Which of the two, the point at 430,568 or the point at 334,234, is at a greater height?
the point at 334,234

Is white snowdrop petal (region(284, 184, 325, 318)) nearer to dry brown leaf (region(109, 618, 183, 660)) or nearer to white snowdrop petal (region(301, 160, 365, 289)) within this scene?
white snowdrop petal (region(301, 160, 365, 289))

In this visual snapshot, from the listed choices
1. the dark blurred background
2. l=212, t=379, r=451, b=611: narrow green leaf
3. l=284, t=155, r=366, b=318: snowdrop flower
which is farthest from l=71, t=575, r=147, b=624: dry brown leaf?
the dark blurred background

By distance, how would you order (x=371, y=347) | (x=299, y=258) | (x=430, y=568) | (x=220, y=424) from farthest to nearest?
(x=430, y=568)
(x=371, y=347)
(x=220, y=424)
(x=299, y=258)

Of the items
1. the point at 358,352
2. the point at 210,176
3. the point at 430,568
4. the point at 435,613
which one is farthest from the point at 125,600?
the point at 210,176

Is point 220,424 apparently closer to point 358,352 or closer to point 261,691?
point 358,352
- - - - -
**EXERCISE REQUIREMENTS:**
Reproduce all the rows above, switching every "dry brown leaf" to "withered leaf" and leaving everything else unchanged.

**EXERCISE SOLUTION:**
Which of the two, the point at 430,568 or the point at 334,234, is at a greater height?
the point at 334,234

Is white snowdrop petal (region(284, 184, 325, 318)) nearer to withered leaf (region(109, 618, 183, 660)) or nearer to white snowdrop petal (region(301, 160, 365, 289)) within this scene?
white snowdrop petal (region(301, 160, 365, 289))

In this visual snapshot, from the listed choices
1. the dark blurred background
2. l=212, t=379, r=451, b=611: narrow green leaf
3. l=284, t=155, r=366, b=318: snowdrop flower
which is farthest from l=71, t=575, r=147, b=624: withered leaf?
the dark blurred background

By distance, how would you order (x=371, y=347) | (x=299, y=258) | (x=430, y=568) | (x=220, y=424) from farthest to nearest?
(x=430, y=568)
(x=371, y=347)
(x=220, y=424)
(x=299, y=258)

Of the items
1. the point at 358,352
2. the point at 210,176
3. the point at 430,568
4. the point at 435,613
which one is farthest from the point at 125,600?
the point at 210,176

Is point 220,424 apparently closer to point 358,352 or closer to point 261,691?
point 358,352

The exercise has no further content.